The overall goal of the project is to develop state-of-the-art gene transfer tools for the photoreceptor neurons in the retina, and to provide pre-clinical proof-of-concept of gene therapy for severe blinding retinal photoreceptor diseases, which can be transferred from bench to bedside. Meeting this objective will provide the knowledge and empirical validation to ensure further developments in new adeno-associated vectors (AAV)-mediated therapeutic approaches with a broad potential application in the retina and central nervous system.

The specific objectives are as follows.

1. Optimize AAV-mediated gene transfer to photoreceptors for treatment of bPDE and AIPL1 deficiencies. We propose to accomplish this aim through combination of AAV serotypes and endogenous promoters, which best mimic physiological levels of transgene expression.

2. Test the efficacy of AAV-mediated photoreceptor gene transfer in murine models of Pde6b and Aipl1 gene deficiencies. This will prove the efficacy of state-of-the-art AAV-mediated gene transfer to photoreceptors as well as provide proof-of-concept of gene replacement for two common inherited and severe photoreceptor diseases, namely Retinitis Pigmentosa (RP) and Leber Congenital Amaurosis (LCA).
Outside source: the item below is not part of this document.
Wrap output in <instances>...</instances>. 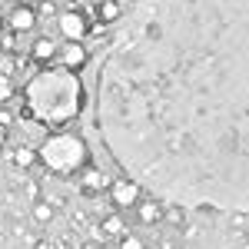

3. Combine AAV-mediated gene replacement with molecules prolonging photoreceptor survival, like the neurotrophic factor GDNF, Ca++ channel blockers and RNA interference of the polycomb protein Bmi1.

4. Characterize at the molecular and clinical levels RP and LCA patients to identify candidates to move AAV-mediated PDE6B and AIPL1 gene transfer from bench to bedside.